YOSHITOMO NARA AT PACE/MACGILL
There’s always something magical at Pace/MacGill Gallery in NYC. Behold ヅ 奈良 美 智!
‘All things must pass, but nothing is lost / precious days around me, sometimes farther along, sometimes under my feet.’
Yoshitomo Nara – Pace/MacGill NYC’s work has always stood apart for its one-at-a-time perfection, epic coolness, philosophical depth, ironic edge, and a fixation with traditional artistic values. Hailing from Hirosaki, Japan, Yoshitomo-san specializes in printmaking, painting, sculpture and ceramics with a tilt toward psychology, sociology and world affairs. His art is chock-full of fun fervor, arousing phenomenology and diverse graphic gusto. Mashing up East and West with realism, idealism, spiritualism and intriguing weirdness, he mines the space between macro and micro, real and imaginary, global and local.
Yoshitomo-san has set up an unexpected but scintillating showcase of personal photographs and tricked out snaps. Intimate, self-referential, stupefying and sublime, the multimedia artist lets us see through his peripatetic lens, providing pictorial meditations of far-flung vignettes that add up to way more than the sum of their parts.
This exhibit is a sort of autobiographical composite of his work – a cumulative mosaic/artistic odyssey imbued with inspirations, impressions, people, places, textures, tastes, cartoons, stills, rural life, youth culture, drawings and portraits in places like northern China, his native Japan, rustic Russia and everywhere else.

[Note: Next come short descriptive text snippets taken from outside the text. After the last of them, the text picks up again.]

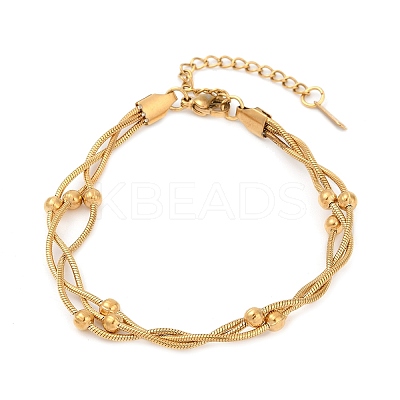 304 Stainless Steel Satellite Chains Bracelets LS-BJEW-Z106-01G-1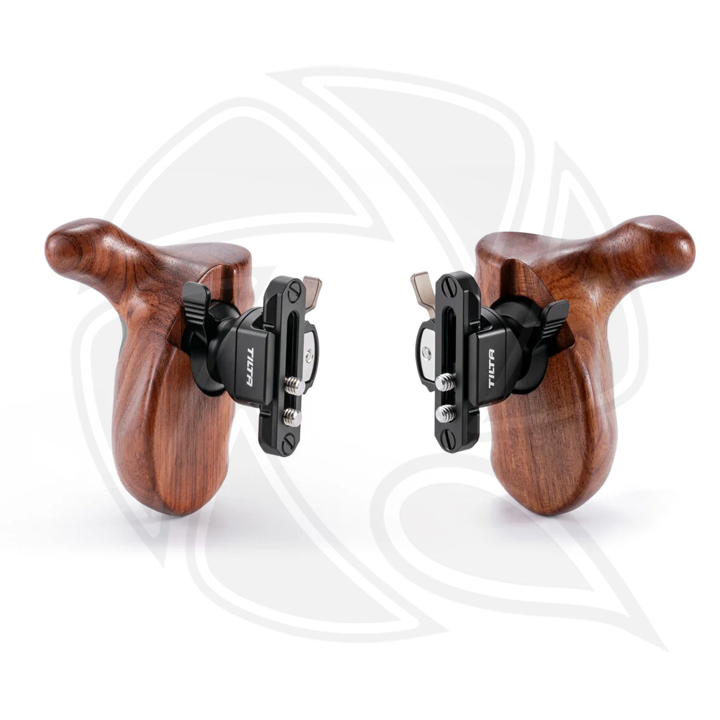 Tilta Advanced Side Wooden Handles (Pair, NATO Rail,) Black TA-AWH8-P-B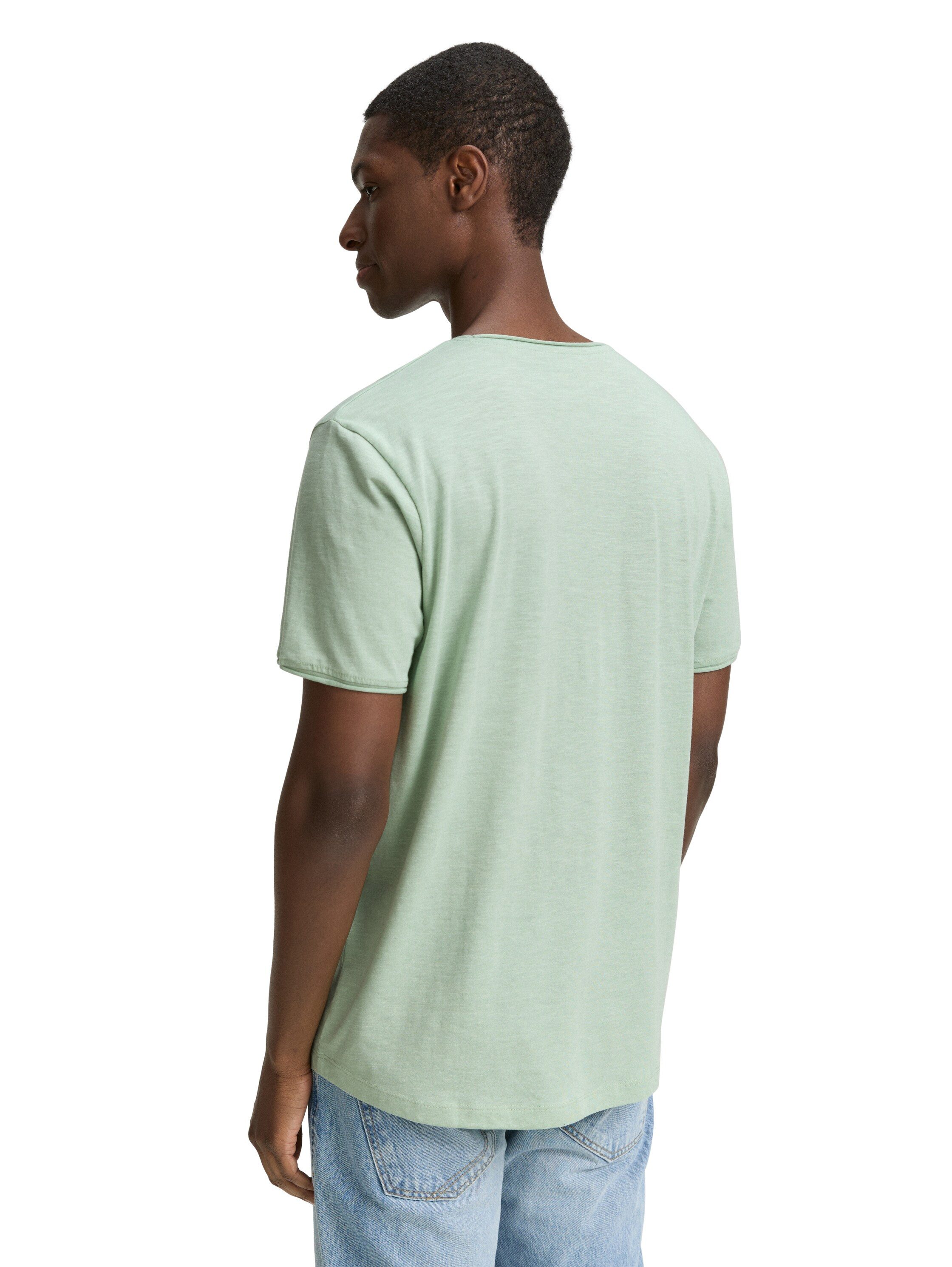 Tom Tailor Denim T-shirt in gemêleerde look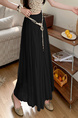 Real Shot Spot Skirt Women's Summer New Style Ruffled Cake Skirt Long High Waist Umbrella Skirt Fairy Mid-Length Skirt - BLACK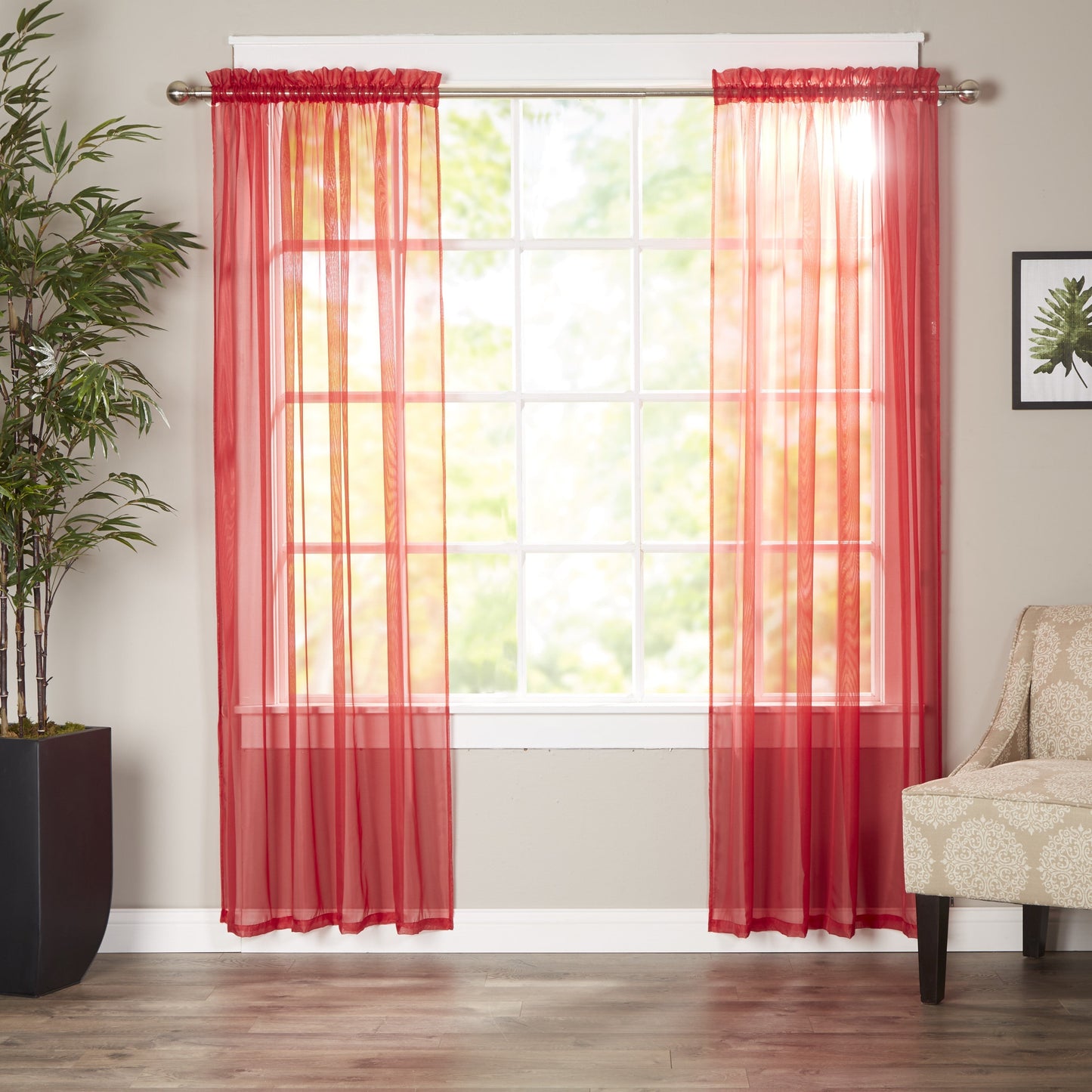 Luxury Bedding Outlet Sheer Rod Pocket Curtain Panels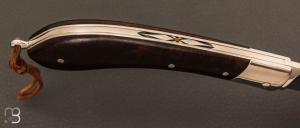 Couteau " HERMINE " custom en bois de fer et N690 par Erwan Pincemin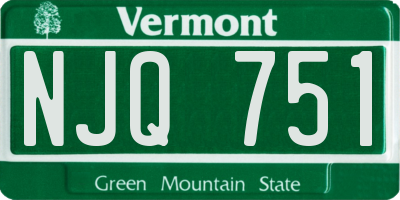 VT license plate NJQ751
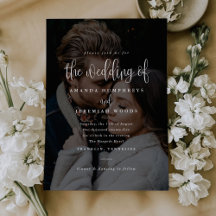Élégant Moderne Calligraphie Script Mariage photo
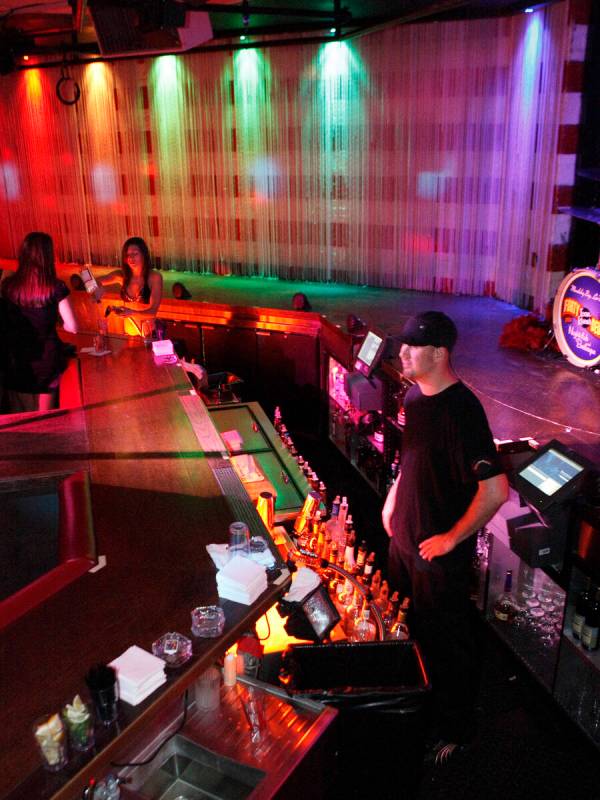 The bar area at Ivan Kane's Forty Deuce Nightclub-Burlesque inside the Mandalay Bay hotel-casin ...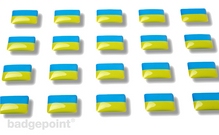 Flaggensticker "Ukraine"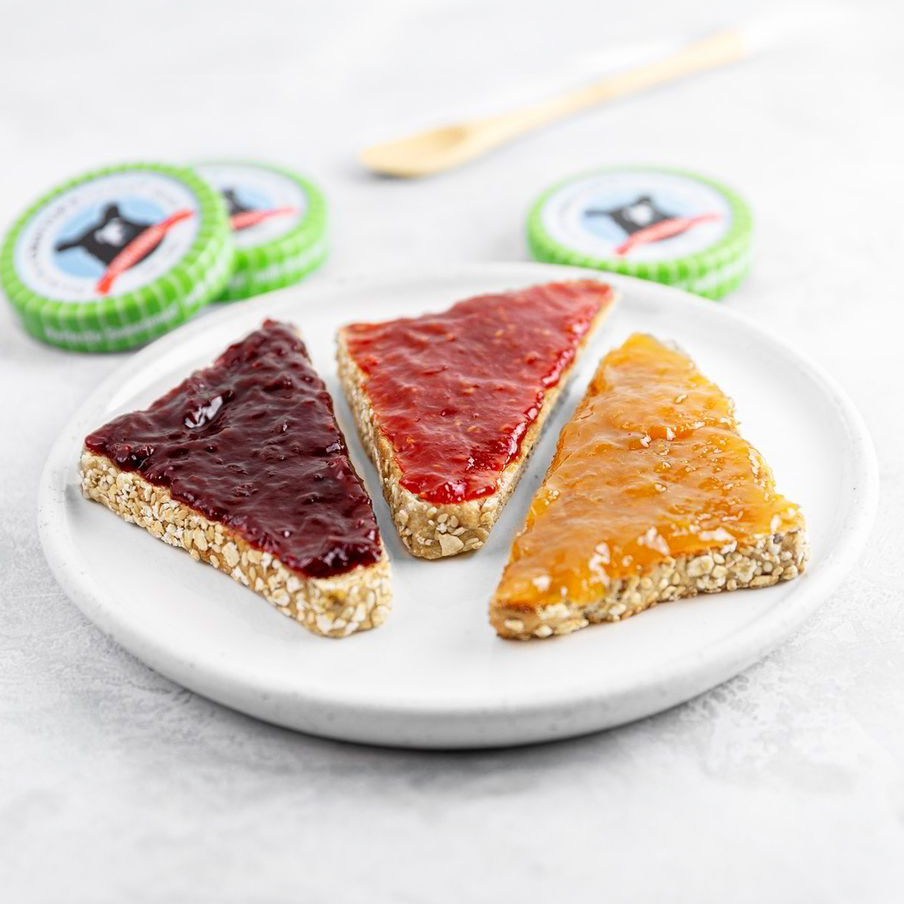 Happy #ToastTuesday Friends!😀 We got a little excited this morning and couldn't decide which flavour to have on our toast.. So we just chose all one of each colour!😁🥄🍇🍓🍑 #CroftersOrganic #MoreFruitLessSugar #UnbearablyGood #FruitSpread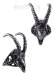 画像1: "GAZELLE SKULL SILVER" ring (1)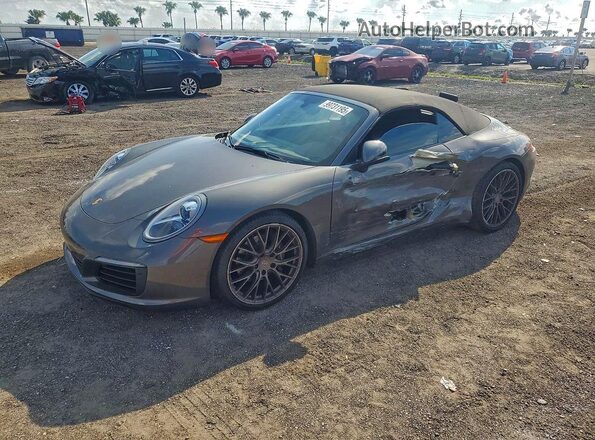 WP0CA2A97HS141599 2017 PORSCHE 911 Gray Przód lewy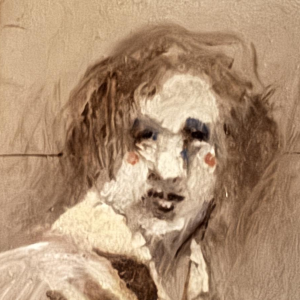 Ray Woodridge, oil painting on panel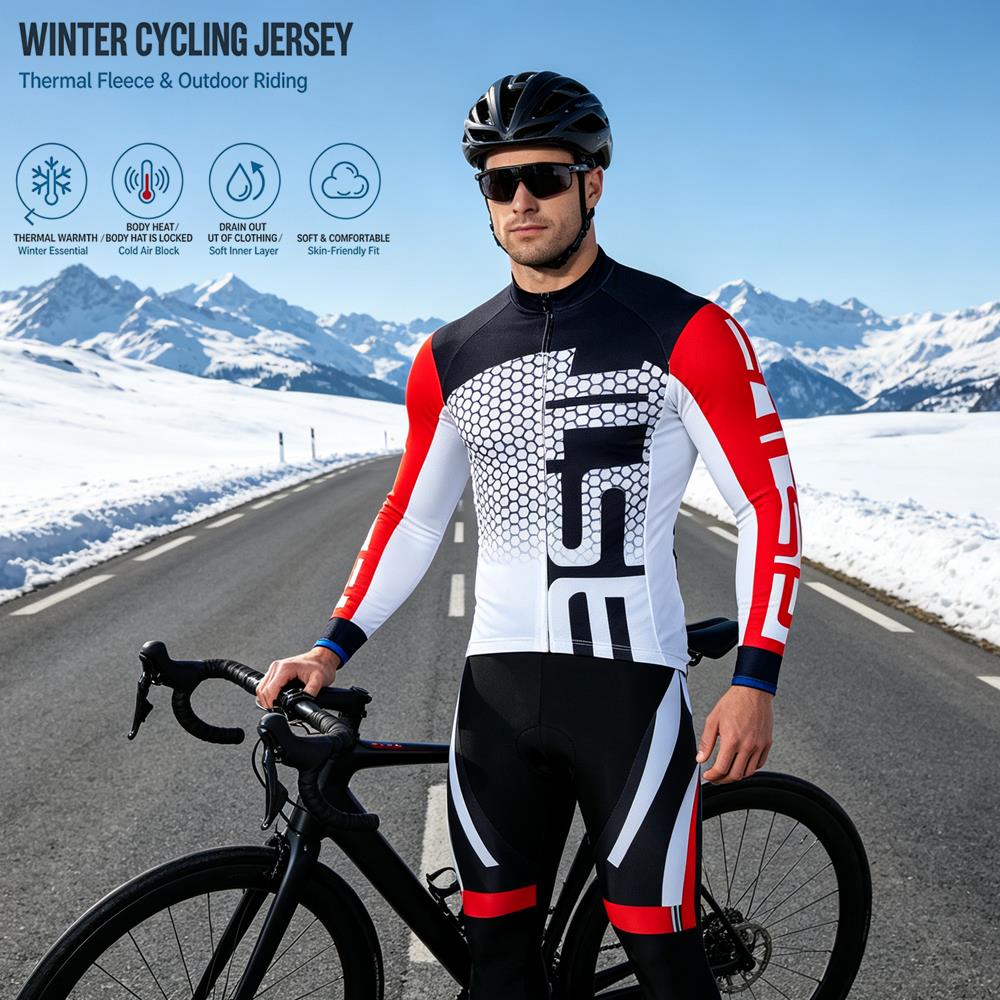 Cycling Gear Brands - 겨울용 보온 플리스 소재의 따뜻한 울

There are countless combos of cool photos, magical montage, neo-expressionism, gypsy spirits, roving nomads and kitschiness mixed with a Japanese twist and the ’s worldly wit. We love his technicolored transitions that take you from real to surreal and then back again; his wide-ranging panoramas that conjure Wes Anderson-like alt-folk aesthetics and, of course, his sinister-cute pastel-hued emo Pop art that is charged with existential angst and human yearning.